Abstract

The deep fascia is important in face-lift surgery, as it is relied on for protection of the facial nerve during surgical dissection. Lack of consistency with the term may be attributable to the term deep fascia having two different meanings. It is a specific type of connective tissue, classically thin, fibrous, and flat, whereas in the description of the layers of the face and neck, the deep fascia layer includes all the connective tissue deep to the superficial fascia layer. This cadaver study was undertaken to clarify the layered anatomy of the face and neck and its relationship with the facial nerve branches.
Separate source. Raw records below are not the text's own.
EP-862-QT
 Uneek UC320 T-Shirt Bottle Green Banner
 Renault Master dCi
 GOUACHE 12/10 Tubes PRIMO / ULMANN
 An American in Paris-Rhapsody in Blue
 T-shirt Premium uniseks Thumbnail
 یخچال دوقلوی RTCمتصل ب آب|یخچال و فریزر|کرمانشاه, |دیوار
Preliminary dissections and macrosectioning, followed by a conclusive series of standardized layered dissections, histologic analysis, and sheet plastination, were performed on 50 cadaver heads. The deep fascia is thin in convex areas of the face and neck, and thicker in concave areas; it is interspersed with deep fat. The facial nerve branches, after emerging from the parotid gland, are embedded within the deep fascia, not deep to it. They transition from deep within the deep fascia at specific locations to course in the most superficial part of the deep fascia where they underlie their target superficial fascia muscles and are at risk from deep plane face-lift dissection. The deep fascia layer is a multilamellar fibrofatty layer of variable thickness, which includes the deep fat in which the facial nerve branches are embedded. In deep plane face-lift surgery, dissection must be performed in the most superficial level of this deep fascia layer.